Tria stoppa anche flat tax, al suo posto Iri? Salvini: no patrimoniale, spesometro, redditometro, fatture
Ieri, le indiscrezioni del quotidiano La Repubblica, che parlavano di una manovra povera da parte di Giovanni Tria, con tanto di no al reddito di cittadinanza e con una flat tax solo per pochi. Oggi, prima che sul tema intervenga anche Matteo Salvini, vicepremier e ministro dell’Interno in occasione del Festival del Lavoro di Milano, il quotidiano La Stampa decreta la morte anche della flat tax. (almeno per ora)
“La legge di bilancio per il 2019 non conterrà nè il reddito di cittadinanza né la flat tax, i cavalli di battaglia dei 5 Stelle e della Lega che hanno portato a Luigi Di Maio e a Matteo Salvini milioni di voti”.
La Stampa riporta come nella giornata di mercoledì, durante la riunione del Consiglio dei ministri, Tria sia stato più che chiaro:
“Prima di presentare provvedimenti, accertatevi che abbiano la copertura finanziaria: è scritto nella Costituzione su cui abbiamo giurato e ce lo chiede l’ Europa”, avrebbe detto il ministro dell’economia, freddando i presenti. E Salvini si sarebbe messo anche l’anima in pace, pur puntando a concretizzare le promesse contenute nel contratto di governo, prima o poi. Più poi che prima.
Oggi Salvini è tornato sul tema della flat tax e, a dispetto delle indiscrezioni de La Stampa, si è così espresso. “Mi piacerebbe dare un primo segnale concreto per partite Iva e professioni nel 2018, poi pensare alle famiglie: non possiamo fare tutto subito, ma vorrei che il contratto non fosse un libro dei sogni, piano pezzo per pezzo, dalla Fornero alla scuola voglia applicarlo”.
Sulla necessità di una manovra aggiuntiva, di cui ha parlato giorni fa il centro studi di Confindustria, Salvini ha bollato la questione come “fantasie di Confindustria”.
In parte è stato smentito però da Laura Castelli, parlamentare del Movimento 5 Stelle e Sottosegretario all’Economia, che tuttavia non ha detto molto altro rispetto a un “Non lo so…perché la verità è che pare di sì“.
Nessuna patrimoniale o tassazione sul risparmio dal governo M5S-Lega, ha promesso ancora Salvini.

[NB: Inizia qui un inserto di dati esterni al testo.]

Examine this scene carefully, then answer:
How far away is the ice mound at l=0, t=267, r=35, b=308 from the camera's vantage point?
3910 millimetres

E “no anche a spesometro, redditometro, studi di settore, fatture emesse e incassate“, ha aggiunto. Questo, anche per fare in modo di trasformare l’Italia in “un Paese più bello dove vivere, fare impresa e fare il pensionato invece che in Portogallo”.
Ma al di là delle promesse che rinnova ogni giorno, secondo La Stampa Salvini avrebbe capito che insistere con Tria “non serva”.

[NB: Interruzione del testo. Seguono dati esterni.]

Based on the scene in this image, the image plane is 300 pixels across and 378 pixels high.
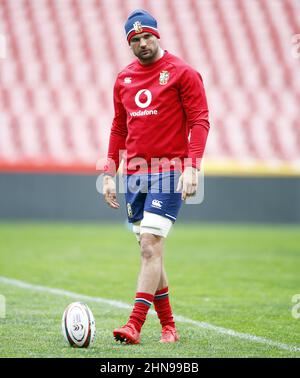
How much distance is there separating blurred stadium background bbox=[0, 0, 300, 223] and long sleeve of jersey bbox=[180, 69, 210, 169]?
1010cm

“La flat tax può aspettare ancora un po’ – si legge nell’articolo del quotidiano – La sua battaglia per il momento è tutta concentrata sul dossier immigrazione, quello che gli sta dando grande popolarità, rendendolo il protagonista assoluto della luna di miele che il governo giallo-verde sta vivendo in questa prima fase di vita”.

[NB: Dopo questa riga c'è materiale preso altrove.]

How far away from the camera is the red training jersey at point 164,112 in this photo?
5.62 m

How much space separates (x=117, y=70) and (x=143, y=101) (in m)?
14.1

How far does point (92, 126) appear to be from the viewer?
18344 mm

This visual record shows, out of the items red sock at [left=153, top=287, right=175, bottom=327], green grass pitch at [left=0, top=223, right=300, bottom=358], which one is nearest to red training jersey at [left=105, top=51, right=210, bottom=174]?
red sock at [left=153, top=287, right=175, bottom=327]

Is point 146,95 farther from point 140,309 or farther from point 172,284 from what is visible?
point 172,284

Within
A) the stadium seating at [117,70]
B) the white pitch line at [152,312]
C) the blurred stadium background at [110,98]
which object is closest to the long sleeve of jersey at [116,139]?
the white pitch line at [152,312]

“La battaglia contro i migranti oltretutto è a costo zero – prosegue La Stampa – senza aver bisogno di trovare le coperture, in particolare quei 50 miliardi che sono necessari per introdurre in Italia la tassa piatta. Che poi tale non è visto che nel contratto sono due le aliquote previste per le persone fisiche, partite Iva e imprese: una del 15% per i redditi fino a 80 mila euro e del 20% per quelli superiori. Di fatto è tutto rinviato al 2020″, si legge ancora.
Qualche concessione potrebbe arrivare il prossimo anno, stando alle dichiarazioni che sono arrivate dal viceministro leghista Massimo Garavaglia che ha la delega per il fisco, verso la metà di giugno.
Interpellato da SkyTg24, Garavaglia aveva detto sì non alla flat tax con le due aliquote, ma solo all’aliquota piatta per le piccole imprese individuali, l’Iri, che tra l’altro è stata varata dai governi Renzi-Gentiloni e che dovrebbe scattare dal 1° gennaio del prossimo anno.
L’Iri (Imposta sul reddito delle imprese) è anch’essa una flat tax, ma di certo non quella di cui parla il contratto di governo M5S-Lega.
E’ una tassa piatta per le piccole imprese che al momento pagano l’Irpef e che potranno scegliere la nuova Iri, pari al 24 per cento sugli utili reinvestiti. Un’altra ipotesi, ricorda La Stampa, è potenziare i regimi forfettizzati con una tassa sostitutiva unica del 15 per cento per le microimprese e i professionisti con hanno tra i 25 e 50 mila euro.